▶ Document excerpt:
****************************************
I'm working on a project using Neo4j to analyze the similarity between users based on their behaviors after completing courses. Each user will have a set of behavioral parameters (A, B, C, D), but the number of courses they complete may vary, leading to unequal lengths of each set. My goal is to compute the similarity between users based on these parameters.
I'd like to ask the community about methods or procedures that can be used to solve this problem in Neo4j. Specifically, I'm interested in how to calculate similarity (potentially using cosine similarity, Euclidean distance, Jaccard similarity, etc.) between users based on unequal sets of behavioral parameters.
I greatly appreciate any contributions and suggestions from the community!
You could try the Jaccard measure. Basically, count the number of things that are the same between two nodes divided by the total number of things you are comparing between the two nodes. The ratio is the similarity, ranging from zero to one (inclusive).
Does it make sense to count the number of parameters both nodes have in common divided by the total number of unique parameters between the two.
Gary is right. Here is the apoc function to get the string similarity.
with "ABCDE" as n1, "ABCDEFGH" as n2
return (100 - toInteger(apoc.text.jaroWinklerDistance(n1, n2) * 100)) as similarity
Result: 93 If you remove 'H' from n2, the similarity = 95
Thank you @ameyasoft, but A, B, C or D is an array.
Example:
User1 completed 2 courses, so this user's behaviors are A: [a1,a2], B:[b1,b2], C:[c1,c2], D:[d1,d2]
User2 completed 1 course, so this user's behaviors are A:[a2], B:[b1], C:[c2], D:[d1]
The problem is finding similarity between 2 users using graph mining. If you have any suggest to solve this problem, please let me know!
Thank you so much
Created this sample:
merge (a:User {name: "UserA", course1: "Completed", course2: "Completed"})
merge (a1:User {name: "UserB", course1: "Completed", course2: "Completed"})
merge (a2:User {name: "UserC", course1: "Incomplete", course2: "Completed"})
merge (a3:User {name: "UserD", course1: "NotStarted", course2: "Completed"})
Ran the similarity:
match (a:User) where a.name = "UserA"
with a, a.course1 as c1
match (b:User) where b.name <> a.name
with a, b, a.course1 as c1, b.course1 as c2
//convert the values to all lower case and also removes empty spaces and special characters.....
with a, b, apoc.text.clean(c1) as c1, apoc.text.clean(c2) as c2
with a, b, c1, c2, (100 - toInteger(apoc.text.jaroWinklerDistance(c1, c2) * 100)) as similarity
return a.name, c1, similarity, b.name, c2
****************************************
▶ Stored data:
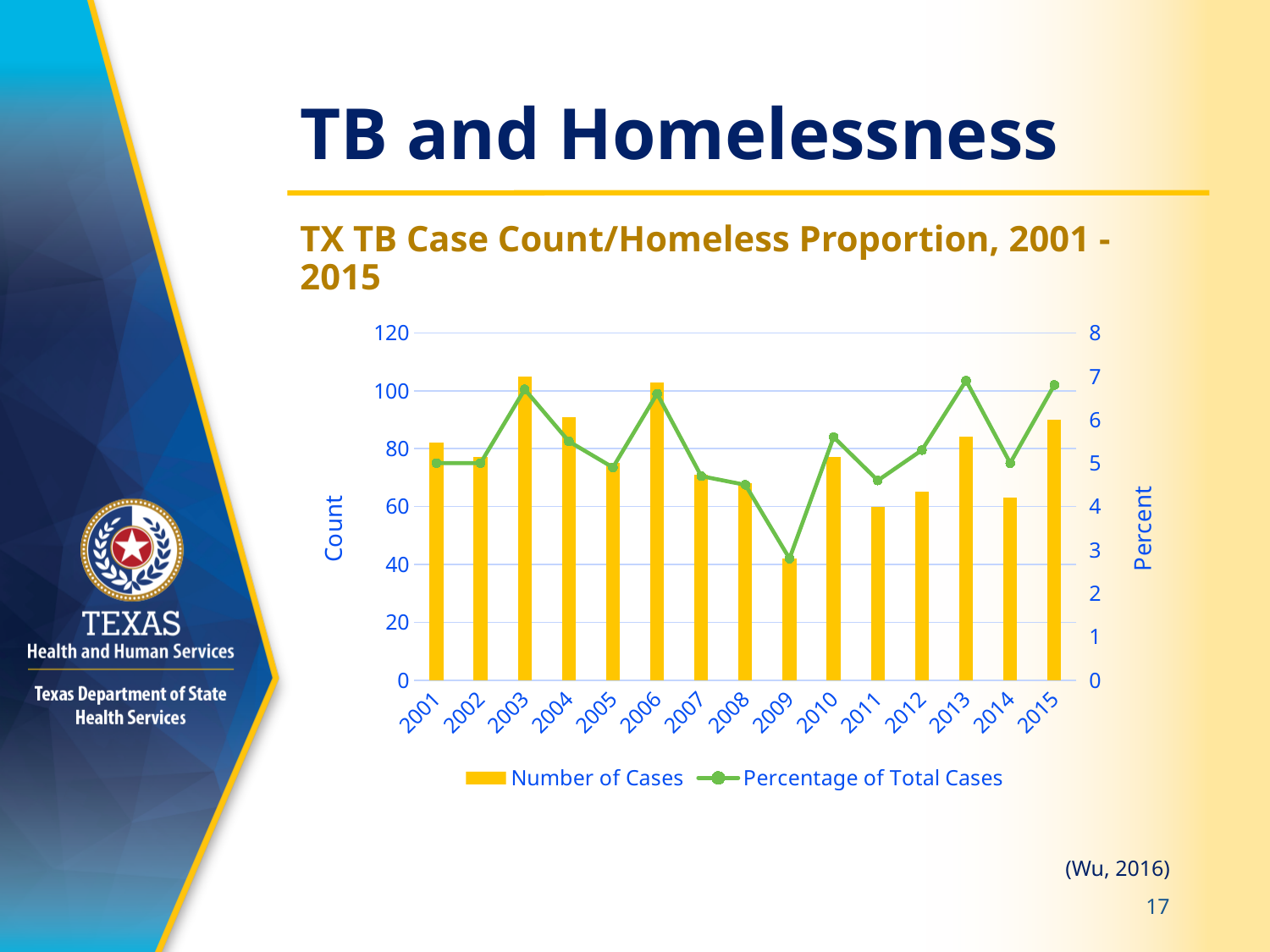
Is the Percentage of Total Cases for 2009 greater or less than 4? less Which year has the lowest Number of Cases? 2009 How many years are shown on the x axis? 15 Is the Number of Cases for 2009 greater or less than 60? less What is the label of the right-hand vertical axis? Percent Which year has a larger Number of Cases, 2004 or 2005? 2004 What kind of chart is shown on the slide? A combination bar and line chart How many series does the legend list? 2 Is the Number of Cases for 2003 greater or less than 100? greater Which year has the highest Number of Cases? 2003 Do the Number of Cases values rise or fall from 2006 to 2009? fall Which year has the lowest Percentage of Total Cases? 2009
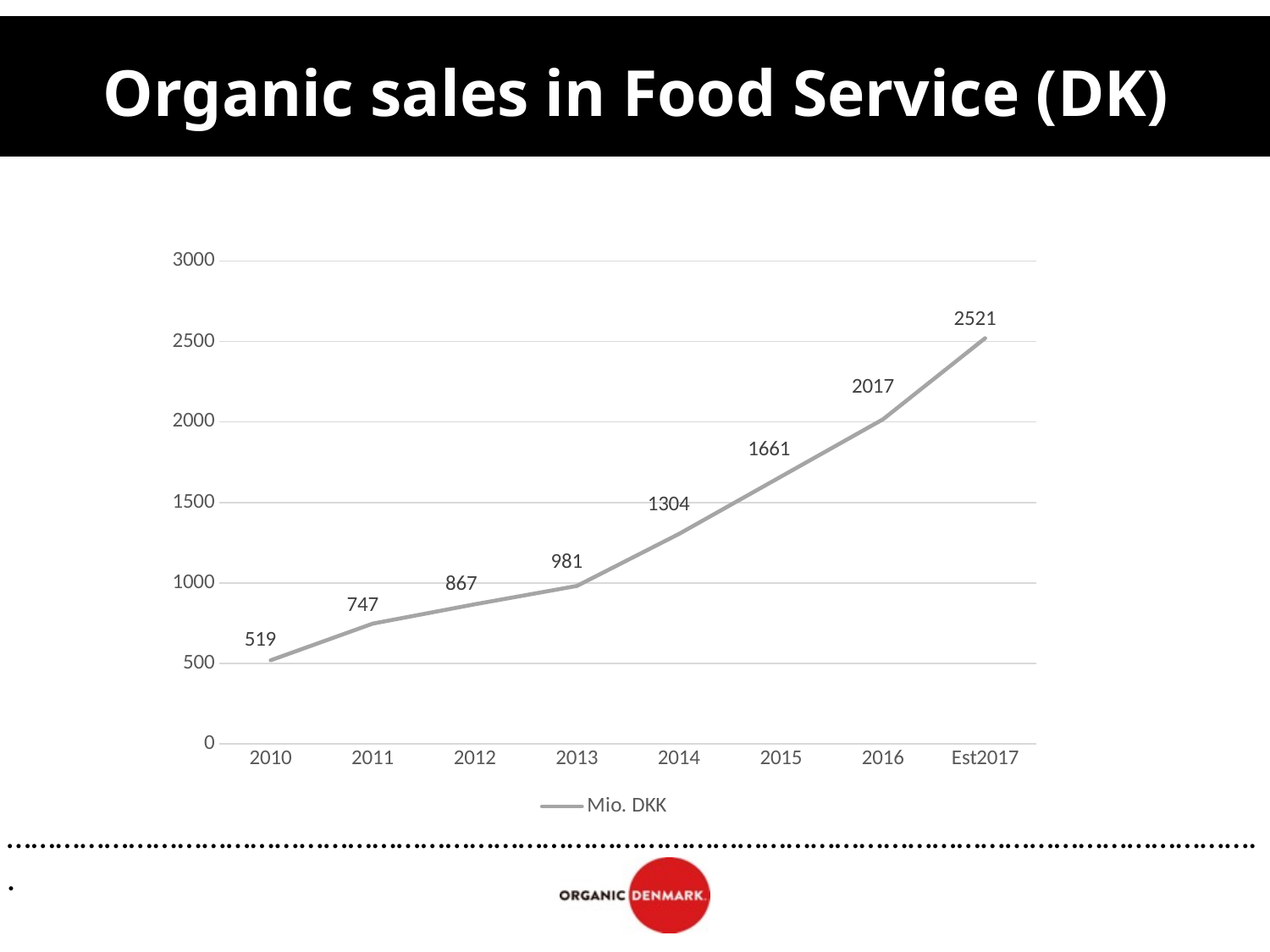
How many series does the legend list? 1 Which is larger, the value for 2012 or the value for 2013? 2013 What is the value for 2014? 1304 Which year has the highest value? Est2017 Which year has the lowest value? 2010 What is the value for Est2017? 2521 What is the value for 2010? 519 What kind of chart is shown? line chart How many data points are plotted on the chart? 8 Is the value for 2015 greater or less than 1500? greater Do the values rise or fall from 2010 to Est2017? rise What is the difference between the values for 2016 and 2015? 356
****************************************
▶ Problem to solve: Rewrite the Neo4j user-similarity thread, beginning at the words "I'd like to" and ending after "to one (inclusive).", with "Euclidean distance" changed to "Manhattan distance".

▶ Exercise solution:
I'd like to ask the community about methods or procedures that can be used to solve this problem in Neo4j. Specifically, I'm interested in how to calculate similarity (potentially using cosine similarity, Manhattan distance, Jaccard similarity, etc.) between users based on unequal sets of behavioral parameters.
I greatly appreciate any contributions and suggestions from the community!
You could try the Jaccard measure. Basically, count the number of things that are the same between two nodes divided by the total number of things you are comparing between the two nodes. The ratio is the similarity, ranging from zero to one (inclusive).